_Given exercise_
Copy out verbatim every line from the one containing "this 845×633 image." up to and including the one containing "damaged silver car [576, 82, 636, 176]".

Data entries
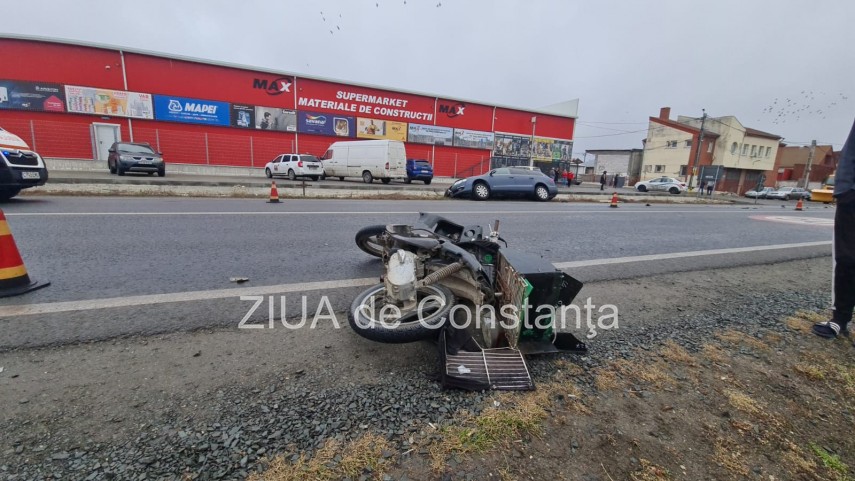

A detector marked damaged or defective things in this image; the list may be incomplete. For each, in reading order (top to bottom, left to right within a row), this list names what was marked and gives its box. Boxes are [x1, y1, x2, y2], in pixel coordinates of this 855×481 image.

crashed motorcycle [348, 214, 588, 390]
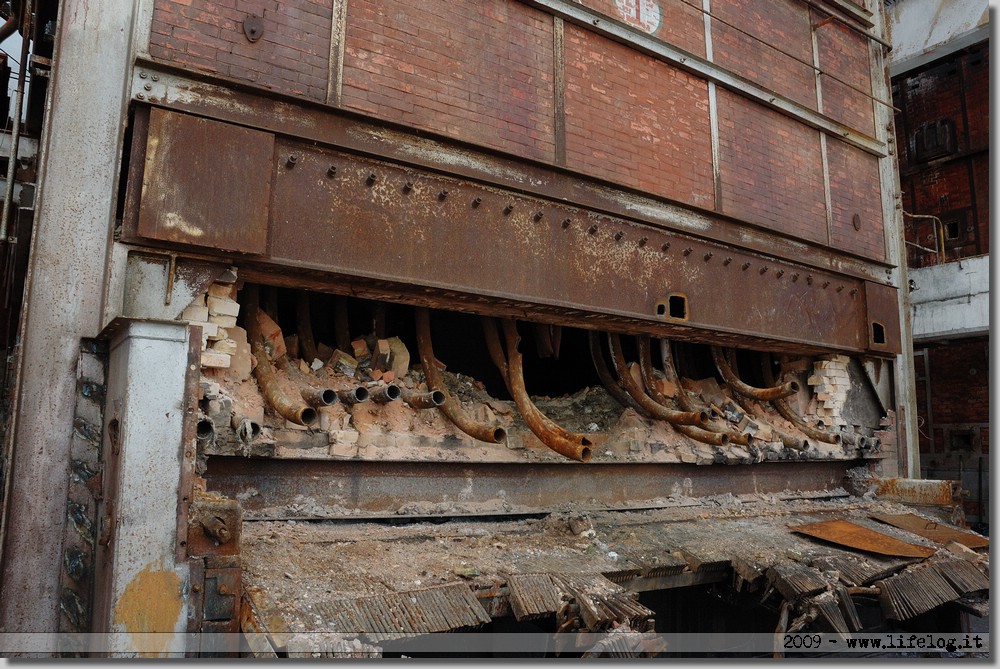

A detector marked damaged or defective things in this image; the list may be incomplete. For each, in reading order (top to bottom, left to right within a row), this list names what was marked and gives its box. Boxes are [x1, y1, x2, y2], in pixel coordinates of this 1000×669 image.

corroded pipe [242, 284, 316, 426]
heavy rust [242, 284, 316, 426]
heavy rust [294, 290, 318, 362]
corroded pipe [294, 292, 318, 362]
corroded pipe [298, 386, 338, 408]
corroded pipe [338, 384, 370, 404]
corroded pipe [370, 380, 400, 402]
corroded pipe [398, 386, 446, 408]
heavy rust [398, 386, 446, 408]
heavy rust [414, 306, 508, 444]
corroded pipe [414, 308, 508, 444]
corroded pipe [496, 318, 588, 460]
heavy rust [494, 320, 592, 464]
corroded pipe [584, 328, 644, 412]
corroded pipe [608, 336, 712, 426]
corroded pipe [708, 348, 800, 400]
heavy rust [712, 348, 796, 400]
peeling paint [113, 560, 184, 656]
---
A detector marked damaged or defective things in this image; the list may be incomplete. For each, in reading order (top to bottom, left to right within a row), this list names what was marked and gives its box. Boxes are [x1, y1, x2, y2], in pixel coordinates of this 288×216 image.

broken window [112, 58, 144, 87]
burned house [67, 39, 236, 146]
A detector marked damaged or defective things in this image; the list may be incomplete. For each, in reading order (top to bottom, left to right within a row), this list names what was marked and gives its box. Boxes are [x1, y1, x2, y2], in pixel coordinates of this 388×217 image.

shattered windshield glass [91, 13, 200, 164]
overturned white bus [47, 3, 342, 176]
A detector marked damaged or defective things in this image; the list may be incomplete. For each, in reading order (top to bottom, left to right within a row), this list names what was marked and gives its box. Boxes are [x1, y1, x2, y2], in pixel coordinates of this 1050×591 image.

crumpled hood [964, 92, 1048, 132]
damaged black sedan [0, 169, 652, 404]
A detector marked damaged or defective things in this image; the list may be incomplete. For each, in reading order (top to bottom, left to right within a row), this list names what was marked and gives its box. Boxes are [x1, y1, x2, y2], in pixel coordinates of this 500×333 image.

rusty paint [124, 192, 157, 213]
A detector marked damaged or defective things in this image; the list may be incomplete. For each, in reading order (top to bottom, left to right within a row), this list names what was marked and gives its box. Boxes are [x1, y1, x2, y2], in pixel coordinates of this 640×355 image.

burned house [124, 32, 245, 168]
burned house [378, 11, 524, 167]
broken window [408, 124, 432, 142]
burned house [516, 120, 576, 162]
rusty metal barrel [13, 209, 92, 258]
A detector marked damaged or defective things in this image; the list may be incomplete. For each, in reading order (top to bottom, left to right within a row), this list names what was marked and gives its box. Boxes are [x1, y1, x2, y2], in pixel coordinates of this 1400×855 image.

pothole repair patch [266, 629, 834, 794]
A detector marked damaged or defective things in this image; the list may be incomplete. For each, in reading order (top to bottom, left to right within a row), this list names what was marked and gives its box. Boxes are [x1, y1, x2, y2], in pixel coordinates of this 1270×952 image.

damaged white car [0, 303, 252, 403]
* * *
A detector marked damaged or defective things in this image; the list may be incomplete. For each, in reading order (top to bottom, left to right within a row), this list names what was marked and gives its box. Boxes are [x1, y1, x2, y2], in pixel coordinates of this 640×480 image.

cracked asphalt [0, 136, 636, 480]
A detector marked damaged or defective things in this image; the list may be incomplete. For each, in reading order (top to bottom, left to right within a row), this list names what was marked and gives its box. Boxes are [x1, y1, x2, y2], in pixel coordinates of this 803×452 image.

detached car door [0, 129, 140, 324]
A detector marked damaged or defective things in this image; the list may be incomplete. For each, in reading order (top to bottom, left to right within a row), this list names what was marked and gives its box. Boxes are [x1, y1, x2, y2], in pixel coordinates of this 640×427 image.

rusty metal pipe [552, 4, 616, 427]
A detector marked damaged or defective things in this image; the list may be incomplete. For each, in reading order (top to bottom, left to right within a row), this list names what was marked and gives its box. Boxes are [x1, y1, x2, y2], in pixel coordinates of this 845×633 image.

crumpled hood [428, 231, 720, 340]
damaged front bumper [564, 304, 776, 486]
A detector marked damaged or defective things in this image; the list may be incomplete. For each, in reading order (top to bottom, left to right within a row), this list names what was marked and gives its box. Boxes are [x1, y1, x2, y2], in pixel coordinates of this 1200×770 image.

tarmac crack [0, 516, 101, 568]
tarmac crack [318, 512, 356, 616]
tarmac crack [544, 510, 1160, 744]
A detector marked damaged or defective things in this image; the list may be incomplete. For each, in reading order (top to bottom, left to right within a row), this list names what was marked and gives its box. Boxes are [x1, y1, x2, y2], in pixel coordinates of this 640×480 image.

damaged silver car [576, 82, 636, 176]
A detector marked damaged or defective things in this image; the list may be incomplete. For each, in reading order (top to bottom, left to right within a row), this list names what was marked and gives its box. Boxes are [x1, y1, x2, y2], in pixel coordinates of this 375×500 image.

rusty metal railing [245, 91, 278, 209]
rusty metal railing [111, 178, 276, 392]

_Solution for this exercise_
A detector marked damaged or defective things in this image; the list may be incomplete. For each, in reading order (top to bottom, left to right within a row), this list names what was marked and gives its box. Boxes are [x1, y1, x2, y2], in pixel coordinates of this 845×633 image.

crumpled hood [428, 231, 720, 340]
damaged front bumper [564, 304, 776, 486]
A detector marked damaged or defective things in this image; the list may be incomplete. For each, in reading order (top to bottom, left to right within a row), this list names what was marked and gives its box. Boxes are [x1, y1, x2, y2], in pixel coordinates of this 1200×770 image.

tarmac crack [0, 516, 101, 568]
tarmac crack [318, 512, 356, 616]
tarmac crack [544, 510, 1160, 744]
A detector marked damaged or defective things in this image; the list may be incomplete. For each, in reading order (top to bottom, left to right within a row), this list names what was marked and gives its box. Boxes are [x1, y1, x2, y2], in pixel coordinates of this 640×480 image.

damaged silver car [576, 82, 636, 176]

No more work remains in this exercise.